EBITDA is not a recognized measure for financial statement presentation under GAAP. Non-GAAP earnings measures do not have any standardized definition and are therefore unlikely to be comparable to similar measures presented by
other reporting companies. Management uses EBITDA to assist in evaluating operating performance.
The Company had a net loss available to common shareholders of $5.5 million, or $0.46 per share, for the quarter ended December 31, 2006 compared to a loss of $520,000, or $0.06 per share, in the December quarter last year The increase in the net loss was due to an increase in operating expenses of $1.8 million, depreciation and amortization of $0.8 million, stock based compensation of $0.4 million, interest of $0.6 million, and $0.4 in other expenses and non-payroll related taxes. We also accrued a preferred stock dividend of $915,000 for the period October 1, 2006 to December 31, 2006. This dividend is payable semiannually in arrears in either cash or stock and will total approximately $3.6 million annually.
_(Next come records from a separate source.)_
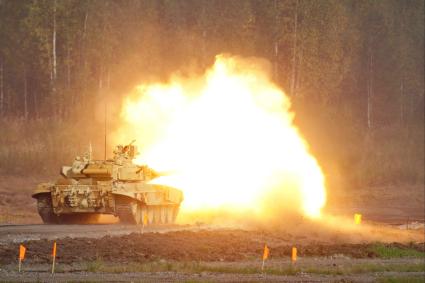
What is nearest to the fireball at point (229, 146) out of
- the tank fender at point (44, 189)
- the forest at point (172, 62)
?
the tank fender at point (44, 189)

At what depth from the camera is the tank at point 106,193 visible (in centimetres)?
4456

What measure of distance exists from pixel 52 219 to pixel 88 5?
89.5 ft

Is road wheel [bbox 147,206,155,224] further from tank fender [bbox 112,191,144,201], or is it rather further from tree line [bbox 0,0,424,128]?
tree line [bbox 0,0,424,128]

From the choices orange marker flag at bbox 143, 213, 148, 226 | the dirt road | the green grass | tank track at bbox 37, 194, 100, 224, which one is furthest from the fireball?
the green grass

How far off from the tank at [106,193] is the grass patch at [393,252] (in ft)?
35.0

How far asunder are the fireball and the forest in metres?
11.6

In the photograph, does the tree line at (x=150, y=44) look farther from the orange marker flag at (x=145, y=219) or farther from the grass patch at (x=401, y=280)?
the grass patch at (x=401, y=280)

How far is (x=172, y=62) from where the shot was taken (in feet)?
252

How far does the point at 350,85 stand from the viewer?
88.8m

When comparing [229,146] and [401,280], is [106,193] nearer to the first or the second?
[229,146]

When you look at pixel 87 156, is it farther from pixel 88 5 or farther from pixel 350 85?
pixel 350 85

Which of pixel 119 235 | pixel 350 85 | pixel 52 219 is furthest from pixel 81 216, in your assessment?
pixel 350 85

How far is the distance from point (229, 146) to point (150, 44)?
75.2ft

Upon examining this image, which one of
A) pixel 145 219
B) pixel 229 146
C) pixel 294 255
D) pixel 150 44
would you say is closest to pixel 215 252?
pixel 294 255
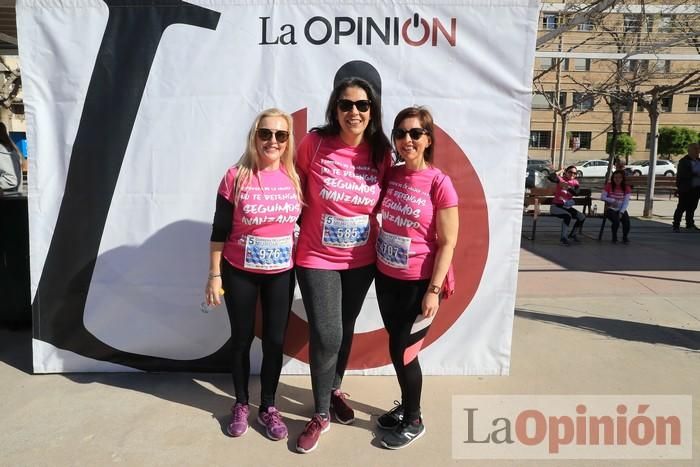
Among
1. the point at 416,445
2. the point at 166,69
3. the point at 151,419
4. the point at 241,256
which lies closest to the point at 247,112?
→ the point at 166,69

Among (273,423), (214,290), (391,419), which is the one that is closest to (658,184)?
(391,419)

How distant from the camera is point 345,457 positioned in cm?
264

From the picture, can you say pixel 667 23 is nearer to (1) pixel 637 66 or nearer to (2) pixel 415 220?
(1) pixel 637 66

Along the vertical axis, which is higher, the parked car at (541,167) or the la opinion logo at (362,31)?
the la opinion logo at (362,31)

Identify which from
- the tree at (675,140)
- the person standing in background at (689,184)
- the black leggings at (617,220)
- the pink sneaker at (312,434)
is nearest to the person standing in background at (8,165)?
the pink sneaker at (312,434)

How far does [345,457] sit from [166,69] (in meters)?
2.54

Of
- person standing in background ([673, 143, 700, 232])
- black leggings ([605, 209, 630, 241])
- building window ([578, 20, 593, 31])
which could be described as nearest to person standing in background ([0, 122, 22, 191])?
building window ([578, 20, 593, 31])

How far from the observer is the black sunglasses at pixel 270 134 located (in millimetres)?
2570

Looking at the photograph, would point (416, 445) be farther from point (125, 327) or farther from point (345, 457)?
point (125, 327)

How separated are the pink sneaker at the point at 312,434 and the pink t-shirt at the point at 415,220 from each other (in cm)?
89

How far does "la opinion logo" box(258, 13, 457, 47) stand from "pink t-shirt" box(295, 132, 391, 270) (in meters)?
0.95

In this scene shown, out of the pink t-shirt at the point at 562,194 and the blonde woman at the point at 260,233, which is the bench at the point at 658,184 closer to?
→ the pink t-shirt at the point at 562,194

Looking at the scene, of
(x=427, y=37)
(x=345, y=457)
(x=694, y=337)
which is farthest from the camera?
(x=694, y=337)

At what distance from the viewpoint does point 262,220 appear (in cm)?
260
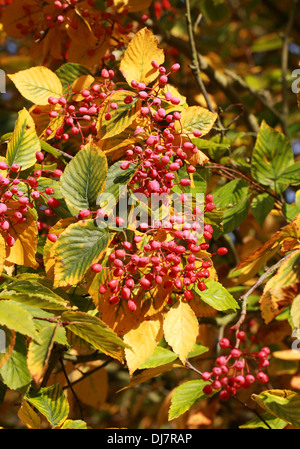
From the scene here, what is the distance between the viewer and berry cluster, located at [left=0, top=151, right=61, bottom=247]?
860 millimetres

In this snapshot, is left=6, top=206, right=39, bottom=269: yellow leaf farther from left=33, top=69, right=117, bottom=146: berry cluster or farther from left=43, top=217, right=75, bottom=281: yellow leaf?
left=33, top=69, right=117, bottom=146: berry cluster

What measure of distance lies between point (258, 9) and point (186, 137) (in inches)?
89.9

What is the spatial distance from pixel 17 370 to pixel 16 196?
33 centimetres

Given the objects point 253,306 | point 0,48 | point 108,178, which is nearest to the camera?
point 108,178

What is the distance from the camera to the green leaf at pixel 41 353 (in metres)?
0.69

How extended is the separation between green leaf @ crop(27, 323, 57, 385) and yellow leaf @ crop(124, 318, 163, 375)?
0.54ft

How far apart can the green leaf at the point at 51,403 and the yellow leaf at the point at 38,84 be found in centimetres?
61

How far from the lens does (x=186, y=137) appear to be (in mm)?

Turning to the balance sheet. Cash ended the quarter at $5.7 million, a decrease from $9.5 million at the end of the prior quarter. The reduction in cash was due to cash payments associated with the recent restructuring activities and working capital needs. We are optimistic that the company’s cash flow has reached a point of relative stabilization given that we achieved slight EBITDA profitability in the quarter and we are currently anticipating to grow our EBITDA level in the current fourth quarter. As we have stated in the past, we are committed to running a profitable business, and we are focused on improving the strength of our balance sheet.
In terms of guidance, for the year the Company expects sales in the range of $280 to $290 million with service revenues representing 23% to 26% of total revenues. For the fourth quarter we expect our sales to be between $70 and $76 million. The Company also anticipates positive EBITDA in the March quarter in the range of $0.2 to $0.7 million.
In summary, MTM has made significant progress since the second quarter. We have significantly reduced our cost structure, returned the company to positive EBITDA, and we have trained our national sales and services teams on the breadth of our offerings in order to enhance our revenue growth moving forward. We believe there are further opportunities to lower our cost structure, and we believe there is a significant leverage opportunity as the company’s efforts to drive revenue growth begin to pay off.
With that, let me turn it over to the operator to begin the question and answer session. Operator?
[Q&A PERIOD]
In closing, I would like to thank our associates, customers, and partners for their continued loyalty and support of MTM. In a short period of time, we have achieved significant milestones, and we are optimistic that the changes we have made to our business will position MTM for a very bright future.
Thank you again for joining us today, and I look forward to speaking with you again on our next call.